By Lucretia Mott
(One of the early leaders in the Woman Suffrage, Anti-Slavery, and other progressive movements of her time. A member of the Society of Friends—a Quaker. The following is from a letter written in 1869 to Josephine Butler, of England.)
In the Marriage union, no ministerial or other official aid is required to consecrate or legalize the bond. After due care in making known their intentions, the parties, in presence of their friends, announce their covenant, with pledge of fidelity and affection, invoking Divine aid for its faithful fulfilment. There is no assumed authority or admitted inferiority, no promise of obedience. Their independence is equal, their dependence mutual, and their obligations reciprocal. This of course has had its influence on married life and the welfare of families. The permanence and happiness of the conjugal relation among us have ever borne a favorable comparison with those of other denominations.
The Love That Pales
By Mary Wollstonecraft
1759-1797
Youth is the season for love in both sexes; but in those days of thoughtless enjoyment provision should be made for the more important years of life, when reflection takes place of sensation. But Rousseau, and most of the male writers who have followed his steps, have warmly inculcated that the whole tendency of female education ought to be directed to one point—to render them pleasing.

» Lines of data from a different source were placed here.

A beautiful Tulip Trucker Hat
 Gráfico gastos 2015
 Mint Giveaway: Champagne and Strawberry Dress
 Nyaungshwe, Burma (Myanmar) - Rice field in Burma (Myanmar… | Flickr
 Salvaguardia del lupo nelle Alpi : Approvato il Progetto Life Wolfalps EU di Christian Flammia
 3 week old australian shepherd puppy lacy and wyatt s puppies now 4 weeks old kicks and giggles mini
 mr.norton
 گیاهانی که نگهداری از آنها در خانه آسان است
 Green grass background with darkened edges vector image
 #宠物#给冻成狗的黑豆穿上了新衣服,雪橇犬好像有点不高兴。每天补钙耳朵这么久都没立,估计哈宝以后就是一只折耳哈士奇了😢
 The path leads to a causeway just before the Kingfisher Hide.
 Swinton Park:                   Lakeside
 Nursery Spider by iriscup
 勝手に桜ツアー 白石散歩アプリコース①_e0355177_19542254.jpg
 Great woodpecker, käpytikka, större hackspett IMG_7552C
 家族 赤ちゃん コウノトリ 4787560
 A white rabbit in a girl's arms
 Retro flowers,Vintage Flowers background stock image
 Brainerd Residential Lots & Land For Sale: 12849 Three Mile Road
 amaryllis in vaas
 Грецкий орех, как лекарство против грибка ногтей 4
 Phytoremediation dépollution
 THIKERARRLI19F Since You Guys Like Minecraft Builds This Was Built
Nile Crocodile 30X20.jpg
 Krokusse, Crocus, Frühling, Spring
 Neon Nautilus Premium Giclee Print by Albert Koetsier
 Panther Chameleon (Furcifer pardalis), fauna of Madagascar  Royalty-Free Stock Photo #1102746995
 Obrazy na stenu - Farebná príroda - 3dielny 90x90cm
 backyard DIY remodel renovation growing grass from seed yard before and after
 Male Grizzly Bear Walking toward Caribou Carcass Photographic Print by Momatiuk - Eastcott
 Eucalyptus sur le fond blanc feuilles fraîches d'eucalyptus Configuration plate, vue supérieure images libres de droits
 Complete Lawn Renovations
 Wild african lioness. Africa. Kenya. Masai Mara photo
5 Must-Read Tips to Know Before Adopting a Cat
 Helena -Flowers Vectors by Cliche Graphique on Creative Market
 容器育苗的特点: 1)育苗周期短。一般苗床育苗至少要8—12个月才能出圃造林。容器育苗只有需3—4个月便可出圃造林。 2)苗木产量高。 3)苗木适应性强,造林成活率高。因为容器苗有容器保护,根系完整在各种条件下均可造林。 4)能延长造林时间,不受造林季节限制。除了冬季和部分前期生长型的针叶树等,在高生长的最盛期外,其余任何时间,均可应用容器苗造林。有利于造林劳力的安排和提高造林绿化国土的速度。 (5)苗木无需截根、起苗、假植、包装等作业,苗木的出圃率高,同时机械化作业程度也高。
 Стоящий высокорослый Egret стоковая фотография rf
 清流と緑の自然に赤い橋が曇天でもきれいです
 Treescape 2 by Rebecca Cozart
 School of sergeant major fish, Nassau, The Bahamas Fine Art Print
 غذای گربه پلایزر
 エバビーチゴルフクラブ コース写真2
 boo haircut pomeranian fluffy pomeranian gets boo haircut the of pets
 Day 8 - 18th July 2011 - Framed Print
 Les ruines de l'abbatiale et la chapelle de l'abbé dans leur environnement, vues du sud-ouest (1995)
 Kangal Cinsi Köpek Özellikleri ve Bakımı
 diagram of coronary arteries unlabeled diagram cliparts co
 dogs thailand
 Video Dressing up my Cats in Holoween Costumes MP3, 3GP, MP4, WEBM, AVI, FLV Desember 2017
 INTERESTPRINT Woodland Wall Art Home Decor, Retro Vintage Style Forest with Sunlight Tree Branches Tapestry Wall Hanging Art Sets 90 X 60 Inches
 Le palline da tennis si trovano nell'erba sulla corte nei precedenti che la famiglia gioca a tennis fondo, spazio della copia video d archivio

Let me reason with the supporters of this opinion who have any knowledge of human nature. Do they imagine that marriage can eradicate the habitude of life? The woman who has only been taught to please will soon find that her charms are oblique sunbeams, and that they cannot have much effect on her husband’s heart when they are seen every day, when the summer is past and gone. Will she then have sufficient native energy to look into herself for comfort, and cultivate her dormant faculties? Or is it not more rational to expect that she will try to please other men, and, in the emotions raised by the expectations of new conquests, endeavor to forget the mortification her love or pride has received? When the husband ceases to be a lover, and the time will inevitably come, her desire of pleasing will then grow languid, or become a spring of bitterness; and love, perhaps the most evanescent of all passions, gives place to jealousy or vanity.